The first day back at work meant the first day pumping at work. That thought elicited zero excitement in me. When my first kid was born, New York State hadn’t yet passed the law that ensures working mothers private areas provided by their employers for the sole purpose of pumping. I had to scope out a space to hook up to the pump, and that took a while. There was no process at my company for onboarding new moms returning from maternity leave, and that lack of support was terribly frustrating. Not only was I trying to navigate the actual work I was coming back to, but I also had to allocate brain space and time to pump at least twice a day. I worked for a large, publicly traded cable network at the time, and the irony was that its programming targeted female audiences.

Self-Consciousness

While I had lost pretty much all the weight I had gained during pregnancy, my body was not the same. My boobs were still bigger than they had been before conceiving, and my work shirts stretched across my chest in ways that prompted me to walk around with my arms folded all day. I must have come across as having a real attitude, when, in fact, I was terribly self-conscious about how I looked and wondered if I could keep up the facade of not looking completely exhausted all day for the rest of, well, forever?

Regret

At about hour three into the workday, regret kicked in. Was having a career worth missing this fleeting time in my new baby’s life? I wondered if I had my priorities straight. I called my sitter and she told me about their morning: a walk outside, nap, some tummy time. Typing it now, it seems kind of boring, actually. However, as a new mother, having never witnessed an infant develop into a human being before my very eyes, missing all these tiny details of my daughter’s life made me instantly regret my decision to return to work full-time.

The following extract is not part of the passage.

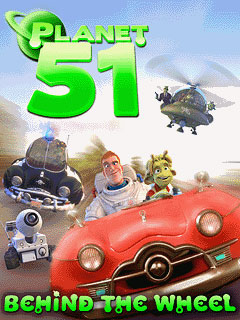 Planet 51: Behind The Wheel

Luckily, that emotion would not take a stronghold in me. It has bubbled up often, especially when the work I would do at various jobs held little meaning to me, and I questioned the value of having it take me away from my kids all day when it didn’t feel satisfying (not to discount the paycheck, though, because that is a very good reason to work). I’ve learned to accept regret when it rolls up at times, and to send it on its way after a frank discussion with myself that I’m making the best choices possible for my family and no decision is ever final when it comes to what job I have.

Affirmation (If You’re Lucky)

I consider this the opposite of regret. It’s the feeling I get when I’m in a “flow” at work, where the words are coming easily as I write, or I get an enthusiastic email from my boss, approving a cut of a commercial I sent for review. Aside from the pay, this is why I have a career; it validates my creative efforts, and fills me in ways that being a mother, or a partner, can’t.

Joy

Oh man. Adults. It felt so good to be around grown-ups again. I could use the bathroom whenever I needed to, not just in the five minutes my otherwise screaming infant would let me put her down. Work: go for the money, stay for the adult companionship (unless you’re a teacher, in which case, I salute your will to be around children who aren’t even yours all day.)

Relief

The moment I got home from my first day back at work after three months of maternity leave was one of the purest experiences of relief I’ve ever had (aside from a few trips to the bathroom after a couple of concert beers). My veteran sitter had my daughter fed, cleaned up, with all her toys put away, and no unwashed bottles in the sink. Better than all of that, was that my child seemed calm and content, and so happy to see me. I scooped her, buried my face in her neck, and breathed her baby scent in. I missed her so much, but in this moment, relief washing over me, I knew I could do this. She could do this. My anxiety about her taking a bottle evaporated, as my sitter showed me the emptied breast milk bags. My daughter hadn’t starved, and would continue to thrive in the nine years I have been a working mother.